* **To be done**:
Turn the lines running from the line with "Is point (443, 0)" through the line with "What quantity of" into a numbered list, leaving out any blank lines.

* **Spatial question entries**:
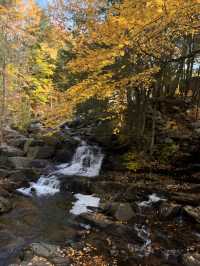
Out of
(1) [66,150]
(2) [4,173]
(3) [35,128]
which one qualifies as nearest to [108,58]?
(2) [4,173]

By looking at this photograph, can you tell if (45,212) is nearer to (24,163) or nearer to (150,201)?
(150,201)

---

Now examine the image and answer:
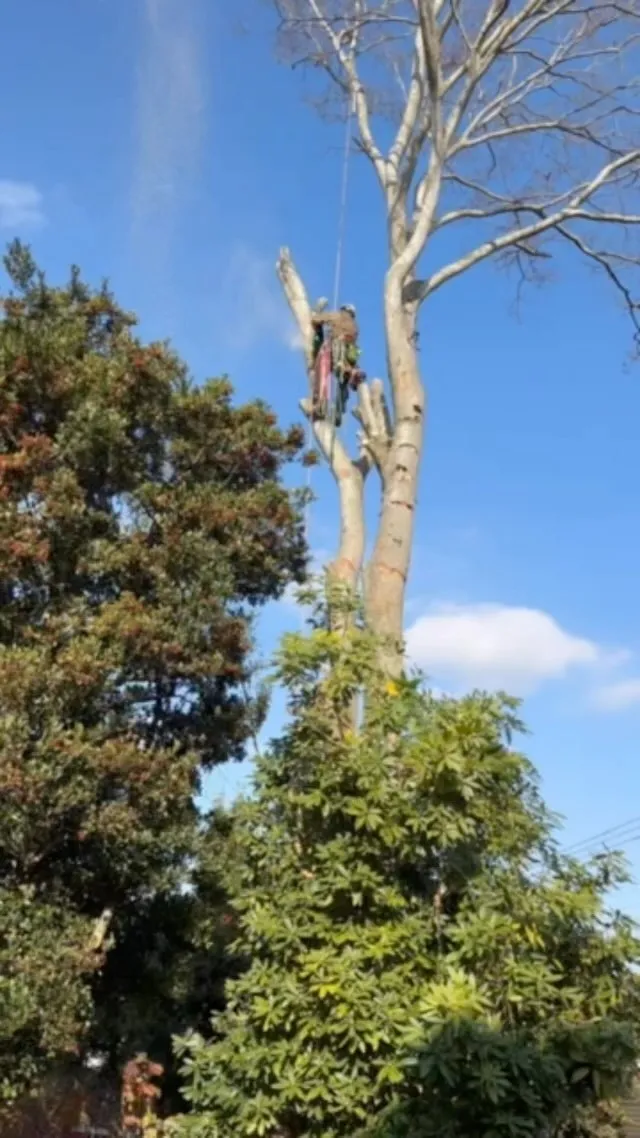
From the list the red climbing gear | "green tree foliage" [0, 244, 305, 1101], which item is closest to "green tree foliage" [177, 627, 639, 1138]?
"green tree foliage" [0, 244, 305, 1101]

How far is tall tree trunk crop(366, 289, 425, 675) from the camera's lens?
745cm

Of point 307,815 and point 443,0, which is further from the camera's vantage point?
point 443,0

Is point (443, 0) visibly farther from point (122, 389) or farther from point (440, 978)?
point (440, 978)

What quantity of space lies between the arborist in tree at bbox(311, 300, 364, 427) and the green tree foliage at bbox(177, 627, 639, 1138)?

* **Output**:
1. Is point (443, 0) visibly farther from point (122, 389) or farther from point (440, 978)?
2. point (440, 978)
3. What quantity of space lies between the arborist in tree at bbox(311, 300, 364, 427) and the green tree foliage at bbox(177, 627, 639, 1138)?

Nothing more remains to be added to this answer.